-- Texte fourni --

........

C’est là, on le voit, un monde à rebours, dont l’étude confond l’esprit ; car tout ce que je viens de dire est de l’exactitude la plus rigoureuse, la plus scientifique.

Un savant allemand, protestant, hérétique par conséquent, frappé de ces faits, en a tiré une conclusion inattendue et fort bizarre : Hœckel a supposé que, de même que ce continent, englouti dans l’Océan, et dont ne surnagent que les points les plus élevés pour en attester l’antique existence, était le centre, le lieu d’origine des espèces florales et faunales intermédiaires, transitoires, de même il avait été aussi, à un moment quelconque des temps primitifs, le lieu d’origine, de naissance et d’habitation d’un animal de transition entre l’homme et le singe, animal hypothétique que d’autres auteurs ont nommé « l’anthropopithèque ».

Partant de cette donnée, contraire à la science des Linné, des Cuvier et autres zoologistes chrétiens, science qui vaut bien la leur, les transformistes se sont amusés à. décrire cet animal supposé. Selon eux, il n’avait pas encore la parole ; mais il avait, affirment-ils, les membres grêles, la forme des mains se rapprochant de celle des pieds, le corps velu ; et quelques-uns même vont jusqu’à nous apprendre que cet anthropopithèque, cet animal presque homme, avait une queue, de la barbe et des poils roux.

Il est inutile de s’attarder à discuter ces balivernes. L’écriture sainte, la révélation, la tradition religieuse ont une autre valeur que les hypothèses d’un savant protestant, et nous enseignent, à n’en pas douter, que l’homme n’est pas le produit d’une transformation, mais est bien l’homo sapiens, comme l’appelle Linné, le classant en dehors de tous les animaux, c’est-à-dire une création à part et toute spéciale de l’Éternel.

Si donc j’ai relaté ces fantaisies saugrenues d’une pseudo-science, c’est uniquement pour montrer toute l’importance physique, importance incontestée, de ces contrées étranges, toute la singularité exceptionnelle, la difformité presque, si l’on peut ainsi s’exprimer, de ces régions que nous allons parcourir, et que les missionnaires appellent couramment : le royaume de Satan. Et l’on verra, par ma première enquête, que cette appellation n’est nullement arbitraire, et qu’il faut un véritable courage à nos prêtres des missions pour se vouer à la conquête des âmes dans ces pays réellement subjugués depuis tant et tant de siècles par les puissances de l’enfer.

........

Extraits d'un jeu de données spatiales
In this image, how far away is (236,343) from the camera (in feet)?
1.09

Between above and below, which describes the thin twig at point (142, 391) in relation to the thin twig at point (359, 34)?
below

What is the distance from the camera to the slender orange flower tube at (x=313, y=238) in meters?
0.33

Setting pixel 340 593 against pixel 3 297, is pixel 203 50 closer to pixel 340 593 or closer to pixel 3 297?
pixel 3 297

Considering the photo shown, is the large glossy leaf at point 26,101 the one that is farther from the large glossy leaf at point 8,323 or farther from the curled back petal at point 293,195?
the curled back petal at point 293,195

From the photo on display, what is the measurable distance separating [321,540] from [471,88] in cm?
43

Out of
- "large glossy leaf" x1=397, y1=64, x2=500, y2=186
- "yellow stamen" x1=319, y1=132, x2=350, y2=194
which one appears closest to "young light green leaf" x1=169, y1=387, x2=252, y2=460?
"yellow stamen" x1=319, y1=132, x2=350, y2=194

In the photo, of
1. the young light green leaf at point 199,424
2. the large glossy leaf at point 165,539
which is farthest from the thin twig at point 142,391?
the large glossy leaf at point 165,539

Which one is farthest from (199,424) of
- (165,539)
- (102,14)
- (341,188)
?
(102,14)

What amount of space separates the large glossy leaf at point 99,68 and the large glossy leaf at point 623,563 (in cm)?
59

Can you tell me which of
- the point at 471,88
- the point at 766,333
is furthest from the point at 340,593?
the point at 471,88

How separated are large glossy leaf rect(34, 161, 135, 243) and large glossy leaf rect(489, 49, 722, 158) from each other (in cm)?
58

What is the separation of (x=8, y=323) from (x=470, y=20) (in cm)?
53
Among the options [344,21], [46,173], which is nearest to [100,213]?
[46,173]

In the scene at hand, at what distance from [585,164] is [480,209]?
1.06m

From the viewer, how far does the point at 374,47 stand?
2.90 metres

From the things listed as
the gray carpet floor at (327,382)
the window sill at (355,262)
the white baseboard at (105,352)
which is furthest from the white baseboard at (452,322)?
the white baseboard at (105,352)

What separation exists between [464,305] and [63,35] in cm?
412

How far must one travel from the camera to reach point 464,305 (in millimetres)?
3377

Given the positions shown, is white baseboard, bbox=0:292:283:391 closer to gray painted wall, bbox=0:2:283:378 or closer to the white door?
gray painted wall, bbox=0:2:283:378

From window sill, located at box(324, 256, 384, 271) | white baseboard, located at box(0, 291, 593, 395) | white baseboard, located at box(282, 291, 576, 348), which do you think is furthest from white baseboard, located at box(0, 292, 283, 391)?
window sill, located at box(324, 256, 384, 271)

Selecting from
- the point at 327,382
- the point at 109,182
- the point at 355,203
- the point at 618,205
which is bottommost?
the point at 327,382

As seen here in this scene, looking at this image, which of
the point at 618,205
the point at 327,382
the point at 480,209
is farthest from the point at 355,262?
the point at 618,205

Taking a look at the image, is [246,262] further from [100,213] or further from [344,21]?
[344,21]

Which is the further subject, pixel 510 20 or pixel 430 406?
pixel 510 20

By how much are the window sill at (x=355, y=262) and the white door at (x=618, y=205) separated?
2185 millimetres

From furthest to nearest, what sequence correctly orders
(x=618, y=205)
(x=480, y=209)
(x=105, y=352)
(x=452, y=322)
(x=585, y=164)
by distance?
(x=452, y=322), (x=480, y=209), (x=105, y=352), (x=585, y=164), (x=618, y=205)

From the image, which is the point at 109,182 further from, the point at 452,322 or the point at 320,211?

........

-- Consignes --
A. Dans le texte sur l'anthropopithèque, comment les missionnaires appellent-ils couramment ces régions ?
B. Donnez la suite du texte sur l'anthropopithèque, à partir de sa dernière phrase.
Les lignes n'ont aucun rapport avec le texte sur l'anthropopithèque.

-- Réponses rédigées --
A. Le royaume de Satan.

B.
Si ce monde est singulier au point de vue physique, c’est bien pis encore au point de vue civilisé. L’Inde et l’Asie ont été de tout temps et sont même de nos jours les foyers de la pire superstition, des pires idolâ tries : ces peuplades barbares, qui se comptent par d’innombrables millions d’habitants, puisque les Indes, à elles seules, contiennent près de trois cent millions d’individus, et la Chine environ six cent millions, ces peuplades, dis-je, n’ont vécu de tout temps que de rapines et de conquêtes, tour à tour maîtresses et victorieuses, puis vaincues et esclaves ; et, en outre, à côté de cette barbarie séculaire, aggravée encore par une méconnaissance monstrueuse de Dieu, on rencontre, sur ces territoires, d’une immensité invraisemblable, des traces d’une civilisation et d’un art qui déconcertent l’explorateur. C’est, par exemple, toute une architecture grandiose et admirablement étudiée, comme celle des Kmers de la Basse Cochinchine, comme celle dont nous parcourrons quelques restes absolument fantastiques, invraisemblables, avec des escaliers donnant accès à des demeures dignes des légendes de génies et de fées, escaliers dont chaque marche à mille mètres détendue, et dont la longueur totale, pour arriver à la porte, est de deux lieues (un escalier de deux lieues !), des maisons dont chaque pierre a de deux cents à cinq cents mètres carrés de dimension, et dont trois cents mètres de profondeur fouillée n’ont pas encore pu faire trouver le fond ni les assises !… Que sont les pyramides d’Égypte à côté de cela ! et comme on comprend bien que ces gens-là aient pu projeter et tenter la tour de Babel !…

Je demande pardon au lecteur de cette digression. Elle était nécessaire, pour me permettre de poser cette question, après tous les explorateurs stupéfaits, question qui n’a pas encore en sa réponse et qui ne l’aura pas de longtemps : Qui donc habitait là en ces temps si lointains ? quels étaient les géants ou les merveilleux mécaniciens de ces contrées étonnantes ? que s’est-il donc passé par là pour avoir ruiné et enfoui ces constructions qui défiaient les siècles ? quel mystère est caché au fond de ce problème indéchiffrable ?… On ne peut, certainement, pas le résoudre, ce problème ; mais on sent qu’une main toute-puissante a écrasé cet ancien monde civilisé, pesant sur lui de tout son poids.

J’étais donc descendu à terre, ainsi que je le disais, sous l’empire de ces réflexions. Il me semblait que ces contrées avaient été le théâtre d’une gigantesque révolte humaine contre Dieu, et que, objet d’une terrible malédiction céleste, elles portaient encore la marque éclatante de l’opprobre, livrées pour leur châtiment à la domination de Satan, qui en tyrannise les populations, les déprave à plaisir, en fait son jouet, et se complaît à y régner comme dieu d’une religion infernale.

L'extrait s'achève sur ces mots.